* _Records shown_
§ §
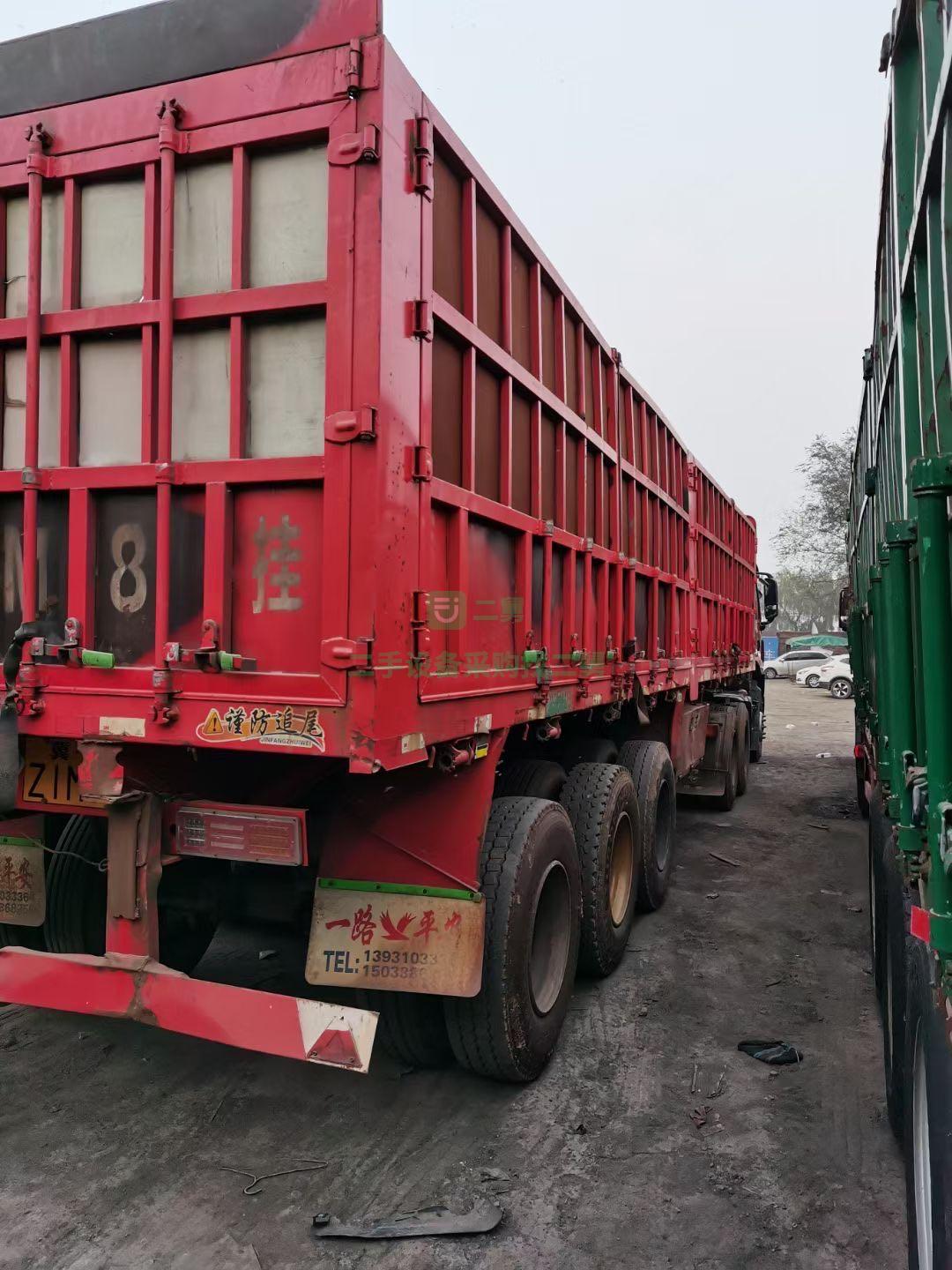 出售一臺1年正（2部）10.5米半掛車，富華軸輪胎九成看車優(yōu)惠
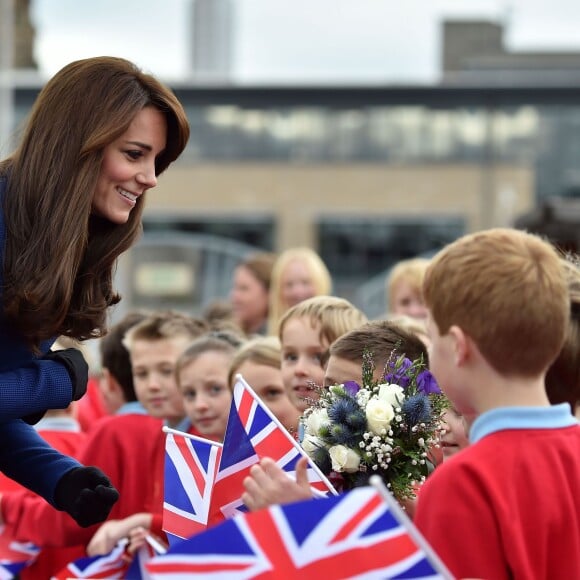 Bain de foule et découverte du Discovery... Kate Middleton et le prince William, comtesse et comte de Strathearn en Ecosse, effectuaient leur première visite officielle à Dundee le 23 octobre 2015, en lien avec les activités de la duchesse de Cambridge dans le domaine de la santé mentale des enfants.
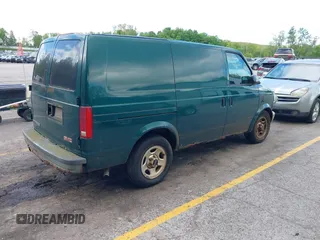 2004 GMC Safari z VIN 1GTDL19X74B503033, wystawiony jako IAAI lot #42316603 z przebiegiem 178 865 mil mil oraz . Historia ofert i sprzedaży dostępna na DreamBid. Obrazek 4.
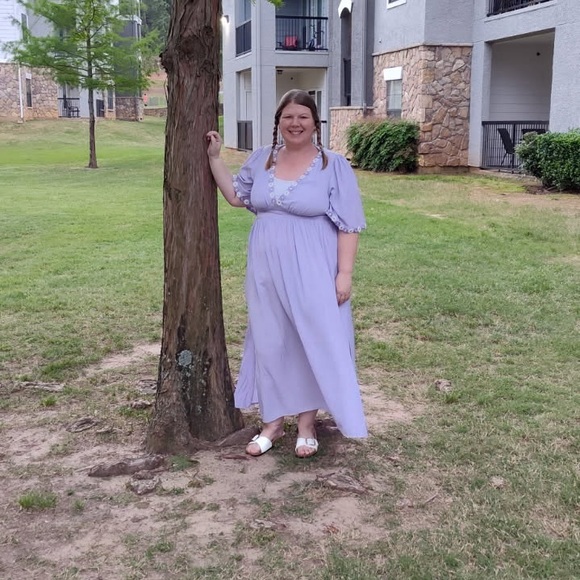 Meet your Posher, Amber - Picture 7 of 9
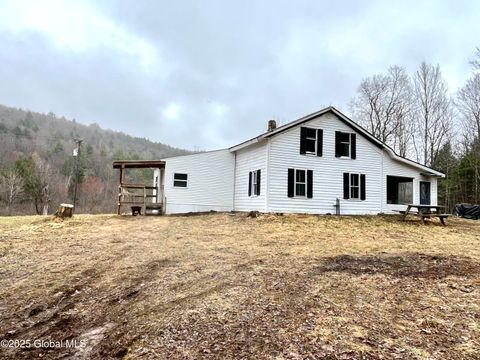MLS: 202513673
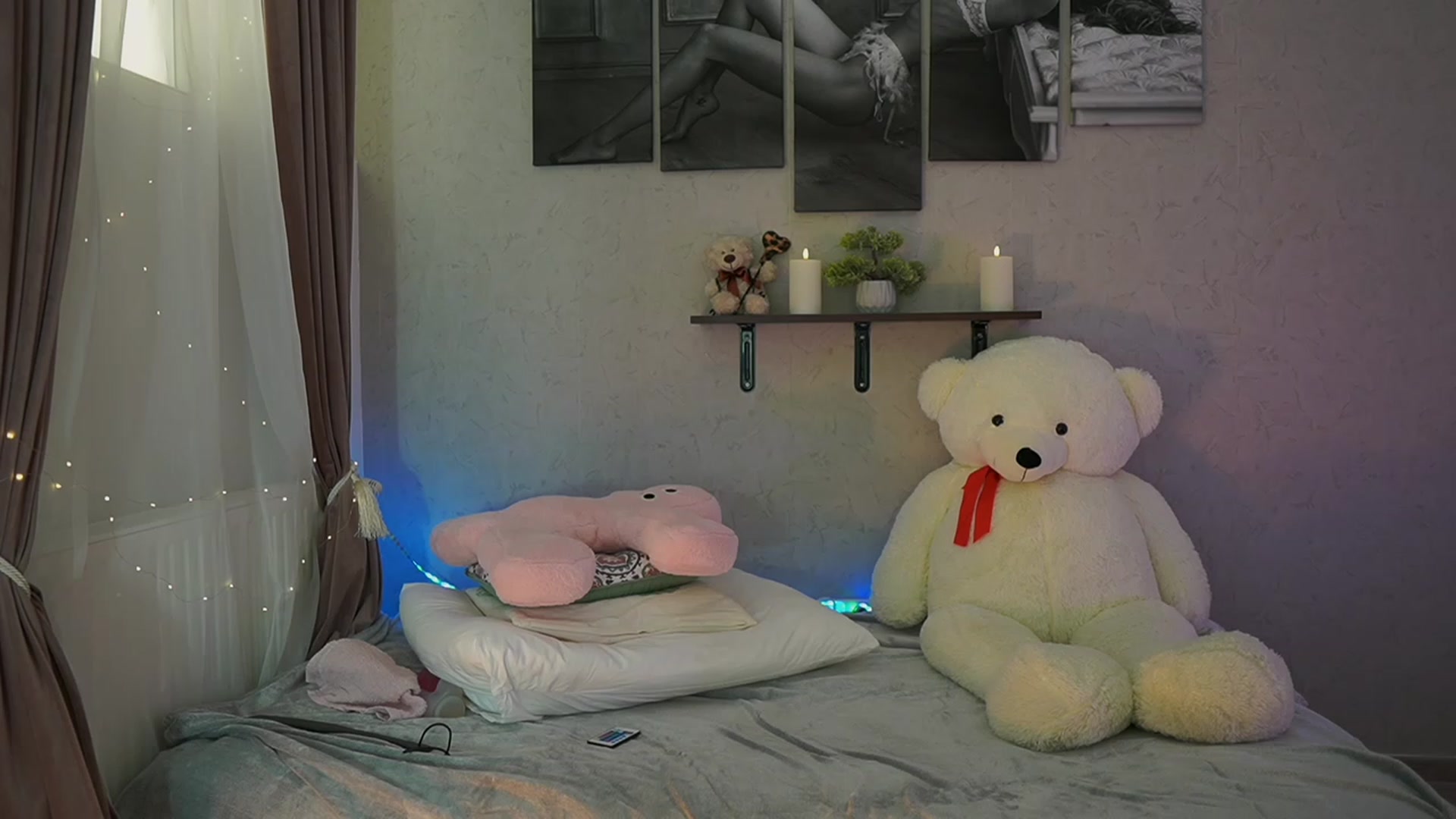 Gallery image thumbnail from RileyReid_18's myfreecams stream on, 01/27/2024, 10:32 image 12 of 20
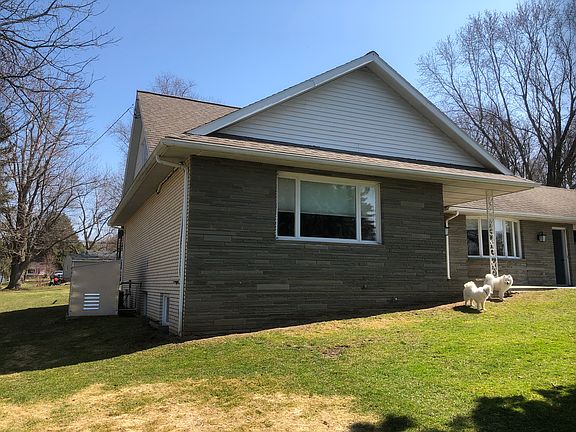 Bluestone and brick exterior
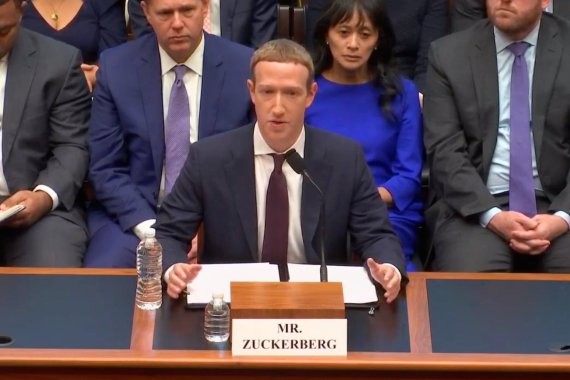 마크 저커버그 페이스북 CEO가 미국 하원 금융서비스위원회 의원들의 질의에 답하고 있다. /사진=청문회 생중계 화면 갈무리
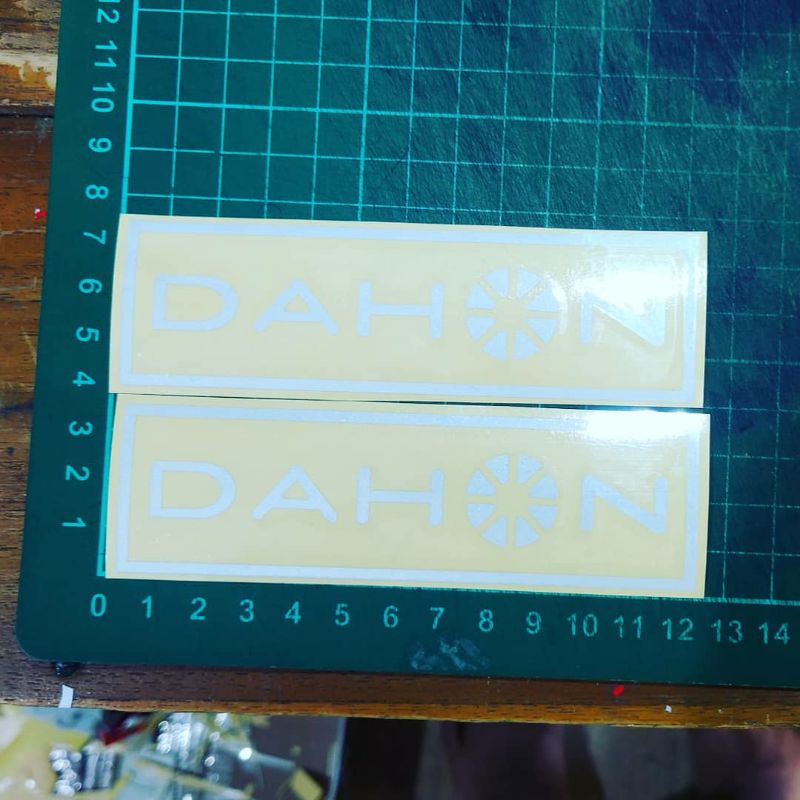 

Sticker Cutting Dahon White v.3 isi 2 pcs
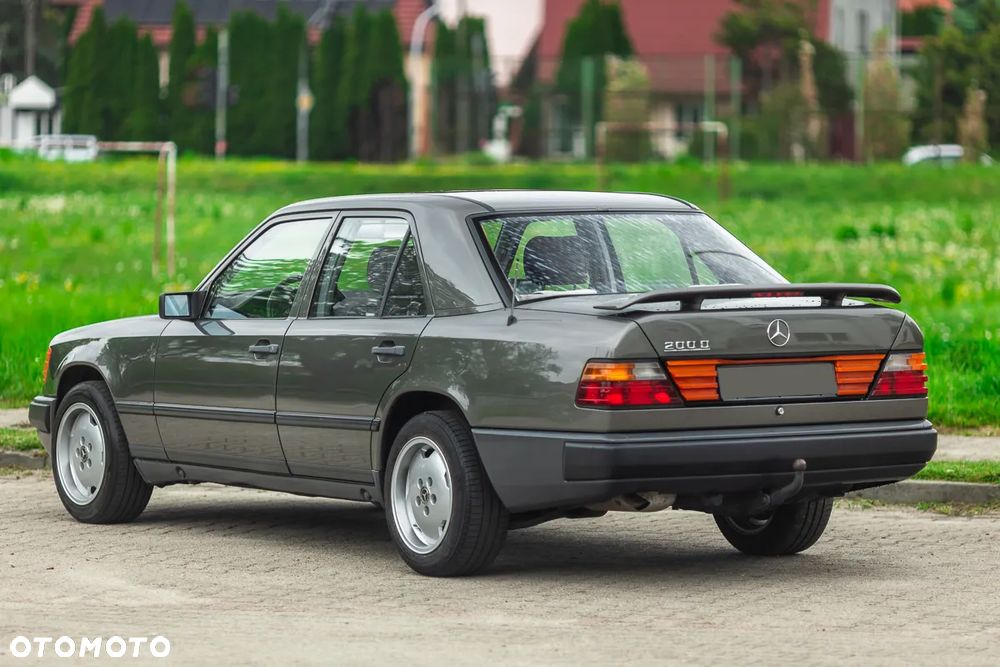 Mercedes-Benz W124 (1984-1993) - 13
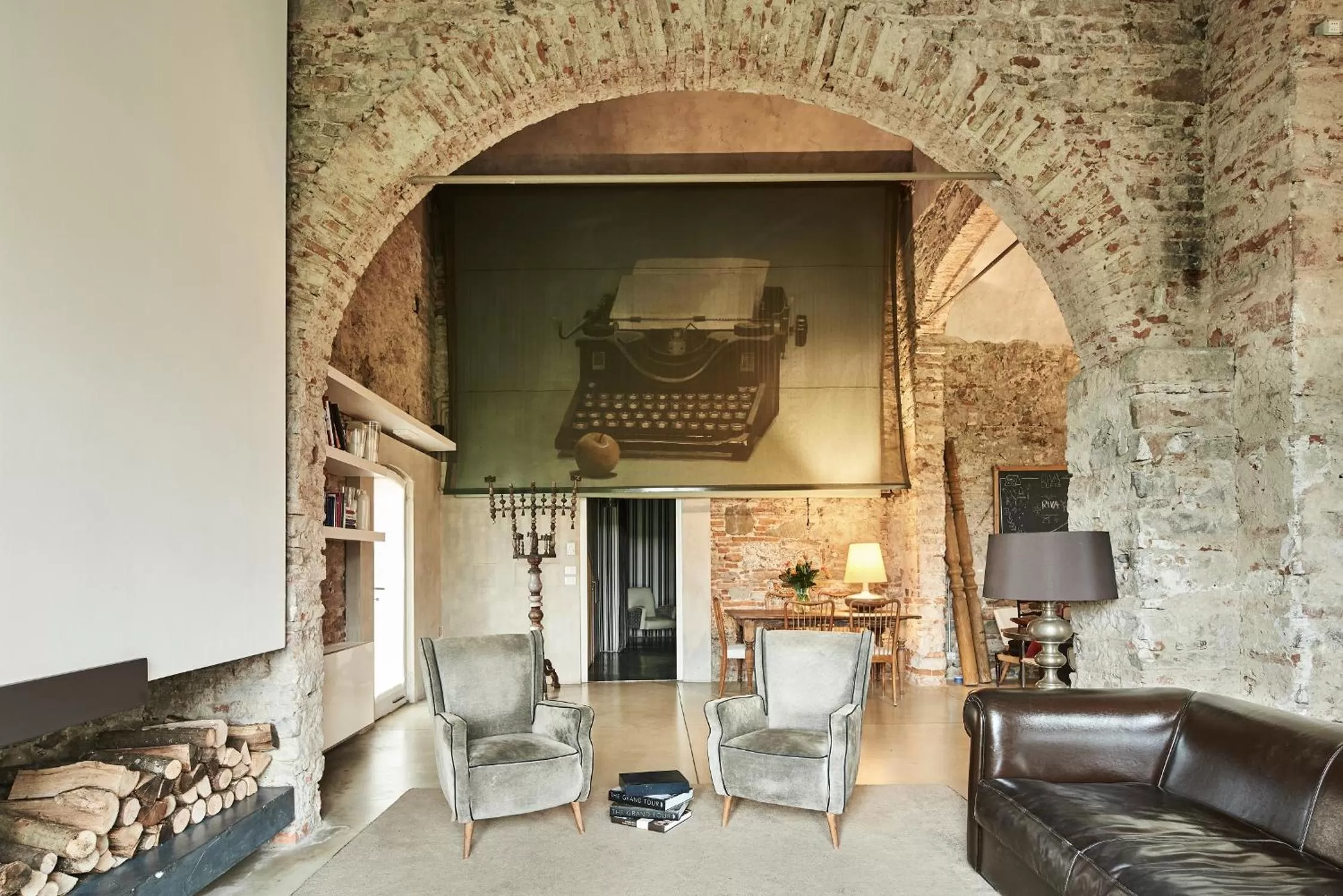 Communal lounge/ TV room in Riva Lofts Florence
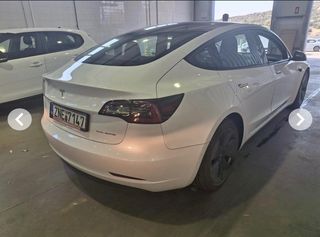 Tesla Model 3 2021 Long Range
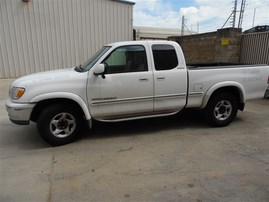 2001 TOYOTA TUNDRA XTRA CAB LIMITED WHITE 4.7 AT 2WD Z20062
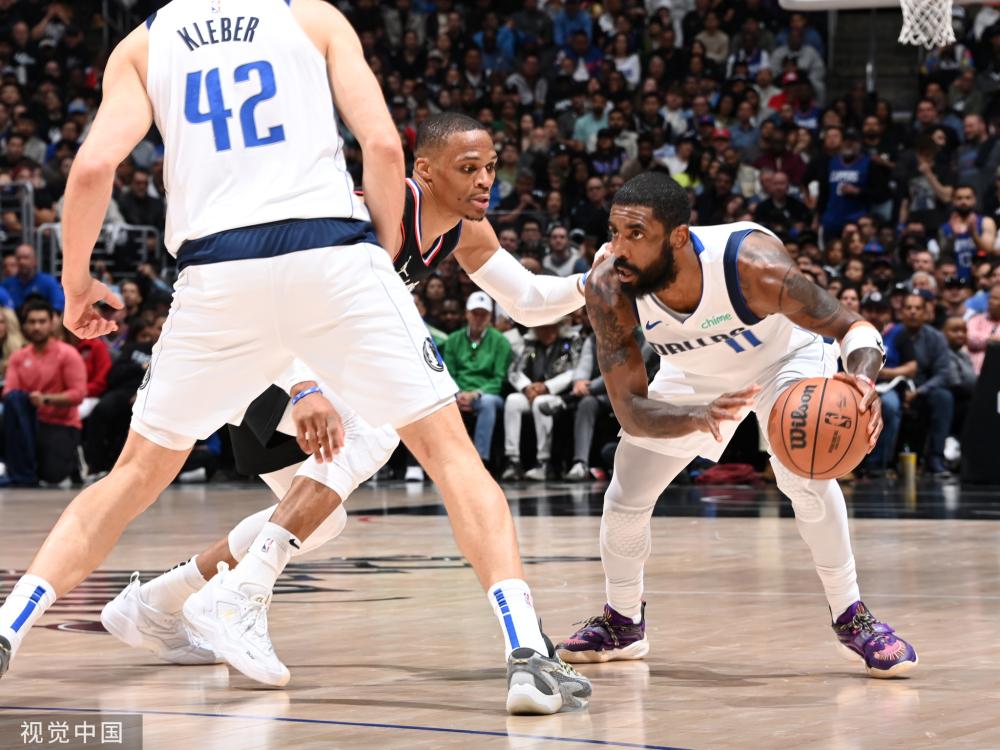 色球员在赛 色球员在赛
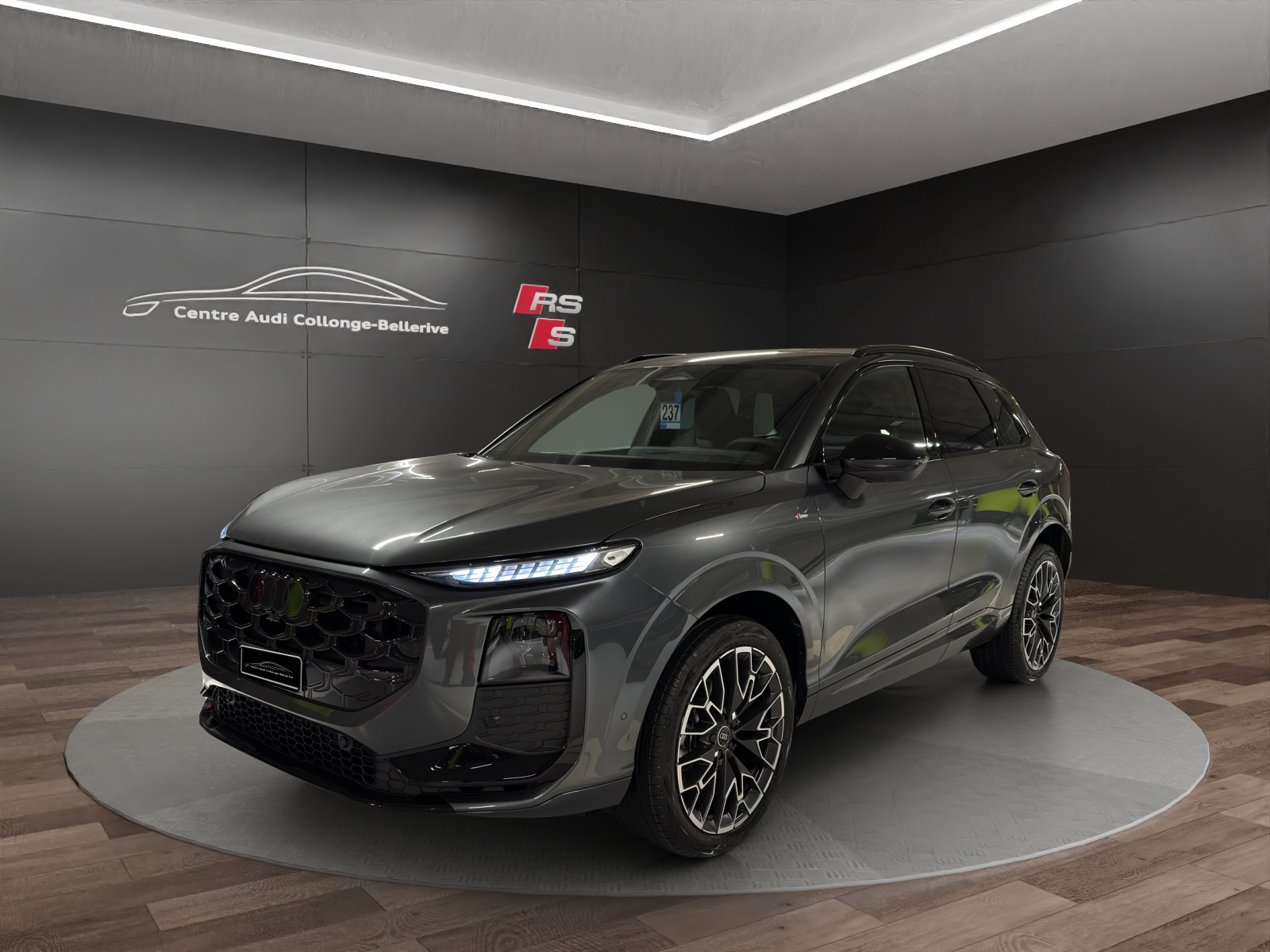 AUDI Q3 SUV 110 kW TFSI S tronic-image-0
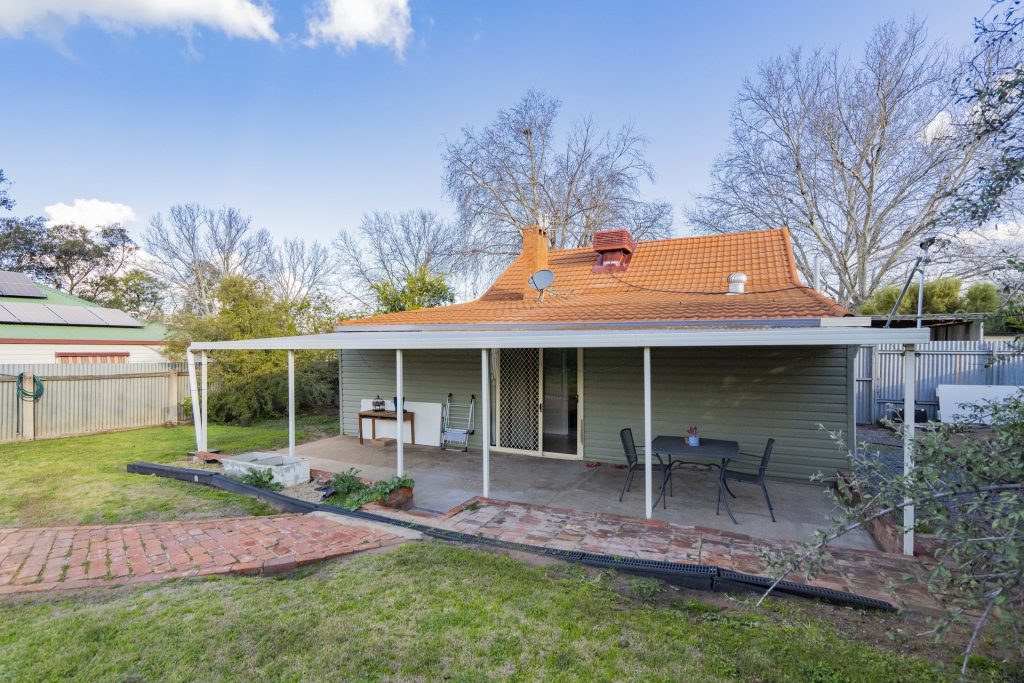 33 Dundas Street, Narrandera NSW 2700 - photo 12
§ §
* _Work required_
Please retype every record shown above, exactly as written, but without pictures.

* _Your solution_
 出售一臺1年正（2部）10.5米半掛車，富華軸輪胎九成看車優(yōu)惠
 Bain de foule et découverte du Discovery... Kate Middleton et le prince William, comtesse et comte de Strathearn en Ecosse, effectuaient leur première visite officielle à Dundee le 23 octobre 2015, en lien avec les activités de la duchesse de Cambridge dans le domaine de la santé mentale des enfants.
 2004 GMC Safari z VIN 1GTDL19X74B503033, wystawiony jako IAAI lot #42316603 z przebiegiem 178 865 mil mil oraz . Historia ofert i sprzedaży dostępna na DreamBid. Obrazek 4.
 Meet your Posher, Amber - Picture 7 of 9
MLS: 202513673
 Gallery image thumbnail from RileyReid_18's myfreecams stream on, 01/27/2024, 10:32 image 12 of 20
 Bluestone and brick exterior
 마크 저커버그 페이스북 CEO가 미국 하원 금융서비스위원회 의원들의 질의에 답하고 있다. /사진=청문회 생중계 화면 갈무리

Sticker Cutting Dahon White v.3 isi 2 pcs
 Mercedes-Benz W124 (1984-1993) - 13
 Communal lounge/ TV room in Riva Lofts Florence
 Tesla Model 3 2021 Long Range
 2001 TOYOTA TUNDRA XTRA CAB LIMITED WHITE 4.7 AT 2WD Z20062
 色球员在赛 色球员在赛
 AUDI Q3 SUV 110 kW TFSI S tronic-image-0
 33 Dundas Street, Narrandera NSW 2700 - photo 12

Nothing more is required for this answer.